1969 wehrten sich Homosexuelle in New York gegen die oft willkürliche und gewalttätige Behandlung durch die Polizei. Daraus wurde ein jährliches Massenphänomen in Form des friedlichen Christopher Street Day, der eine Gleichstellung von Schwulen und Lesben in der Gesellschaft zum Ziel hat.

Von Jens Rosbach | 27.06.2009
    "Die Christopher Street Parade in der Hauptstadt unseres Landes wird hiermit eröffnet!

    Wir gehen zum CSD, weil wir Flagge zeigen müssen. Das ist heute so erforderlich, solange es Gewalt gegen Schwule und Andersdenkende gibt, muss man dagegen was tun.

    Es ist sehr wichtig, dass wir das mit den Anderen zusammen machen, einfach weil wir sonst immer in einem durchweg heterosexuellen Umfeld uns aufhalten, wenn wir arbeiten gehen oder wenn wir zum Sport gehen oder sonst irgendwas. Und hier ist ja heute die Chance, dass wir unter unseresgleichen sind und die Chance haben wir nur einmal im Jahr zum Christopher Street Day.

    Ja diese Massen an Menschen, dieser Umzug ist ja so ein Karneval so was Ähnliches. Das reizt mich das zu sehen.

    Aber es geht um Menschenrechte. Es geht einfach um Menschenrechte. Und da ist es egal, wer mit wem im Bett landet."

    Halbnackte Männer in schwarzen Leder-Slips - oder mit rosafarbenen Plüsch-Schals. Bunt bemalte Frauen im Bikini. Und überall Sektflaschen und Regenbogenfahnen: Über eine halbe Million Schwule, Lesben, Bi- und Transsexuelle demonstrierten heute auf dem Berliner CSD. Mit dabei: Berlins prominentester Homosexueller – SPD-Politiker Klaus Wowereit.

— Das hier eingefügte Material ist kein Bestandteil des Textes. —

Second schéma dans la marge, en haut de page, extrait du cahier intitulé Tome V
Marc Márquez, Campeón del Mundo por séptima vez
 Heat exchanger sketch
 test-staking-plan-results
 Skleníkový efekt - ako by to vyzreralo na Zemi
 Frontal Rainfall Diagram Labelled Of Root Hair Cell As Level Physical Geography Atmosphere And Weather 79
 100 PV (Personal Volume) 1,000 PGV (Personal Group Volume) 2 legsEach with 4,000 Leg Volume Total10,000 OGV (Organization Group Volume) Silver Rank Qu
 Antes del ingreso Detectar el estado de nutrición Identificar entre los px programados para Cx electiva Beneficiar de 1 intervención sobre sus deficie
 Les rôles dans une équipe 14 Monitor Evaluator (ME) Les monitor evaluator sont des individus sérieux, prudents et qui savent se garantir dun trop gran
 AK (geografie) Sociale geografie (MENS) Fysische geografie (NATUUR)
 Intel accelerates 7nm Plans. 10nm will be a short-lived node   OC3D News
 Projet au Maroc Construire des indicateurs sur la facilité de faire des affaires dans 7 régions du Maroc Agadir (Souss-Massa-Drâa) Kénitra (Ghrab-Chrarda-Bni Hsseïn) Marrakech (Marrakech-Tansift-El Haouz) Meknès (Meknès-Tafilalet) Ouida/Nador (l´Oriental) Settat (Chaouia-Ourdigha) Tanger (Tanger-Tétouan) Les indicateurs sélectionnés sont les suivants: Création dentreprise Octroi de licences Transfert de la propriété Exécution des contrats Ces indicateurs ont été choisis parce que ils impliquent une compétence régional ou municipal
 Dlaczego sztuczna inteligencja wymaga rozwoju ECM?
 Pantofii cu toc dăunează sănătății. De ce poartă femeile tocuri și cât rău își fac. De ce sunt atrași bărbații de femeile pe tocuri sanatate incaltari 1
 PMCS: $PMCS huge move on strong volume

    "Als Regierender Bürgermeister unterstütze ich die Forderung des CSD und denke, es ist ne machtvolle Parade der Schwulen- und Lesbenbewegung, die hier traditionell in Berlin statt findet und wir wollen, dass daraus eine Bewegung entsteht, die auch Signale aussendet in die ganze Welt."

    Vor vier Jahrzehnten war so ein Massenumzug noch unvorstellbar.

    Rückblick, 1969. In den USA geht die Polizei brutal gegen Homosexuelle vor. Ständig gibt es Razzien in Schwulen-Kneipen. Doch dann wendet sich das Blatt: Am 28. Juni 1969 starten Homosexuelle in der New Yorker Christopher Street einen Aufstand gegen die Staatswillkür. Tagelange Straßenschlachten folgen. In den Jahren danach erinnert die Szene regelmäßig an die Historie – mit einem Straßenumzug und einem Christopher Street Liberation Day. 1979 wird in Deutschland zum ersten Mal ein Christopher Street Day gefeiert – in Bremen, Stuttgart und Berlin.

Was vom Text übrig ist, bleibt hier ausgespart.